Copy out every line below that contains the word "tree". Match case exactly.

- EXERCISE INPUTS:
● ● ● ● ●

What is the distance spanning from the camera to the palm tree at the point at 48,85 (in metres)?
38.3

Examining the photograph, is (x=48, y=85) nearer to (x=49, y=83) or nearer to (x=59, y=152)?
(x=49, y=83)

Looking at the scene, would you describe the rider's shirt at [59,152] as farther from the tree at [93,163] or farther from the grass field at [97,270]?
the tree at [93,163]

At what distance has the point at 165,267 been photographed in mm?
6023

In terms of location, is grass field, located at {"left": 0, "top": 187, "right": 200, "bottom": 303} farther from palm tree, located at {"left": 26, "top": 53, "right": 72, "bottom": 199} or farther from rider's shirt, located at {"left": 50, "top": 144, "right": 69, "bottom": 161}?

● ● ● ● ●

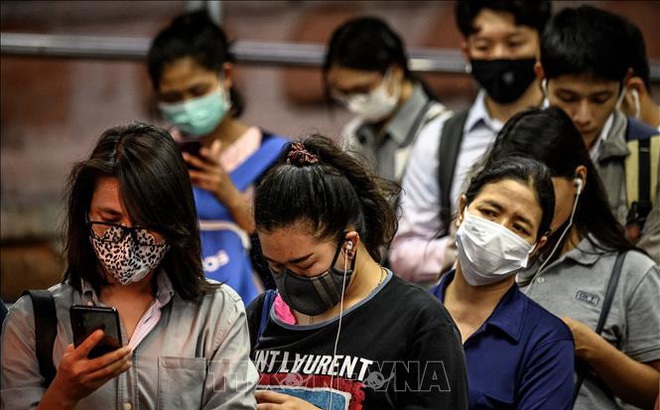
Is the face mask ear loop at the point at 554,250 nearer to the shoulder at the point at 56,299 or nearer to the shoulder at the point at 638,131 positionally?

● ● ● ● ●

- SOLUTION FOR THIS PROBLEM:
What is the distance spanning from the camera to the palm tree at the point at 48,85 (in metres)?
Looking at the scene, would you describe the rider's shirt at [59,152] as farther from the tree at [93,163] or farther from the grass field at [97,270]?
the tree at [93,163]
In terms of location, is grass field, located at {"left": 0, "top": 187, "right": 200, "bottom": 303} farther from palm tree, located at {"left": 26, "top": 53, "right": 72, "bottom": 199} or farther from rider's shirt, located at {"left": 50, "top": 144, "right": 69, "bottom": 161}?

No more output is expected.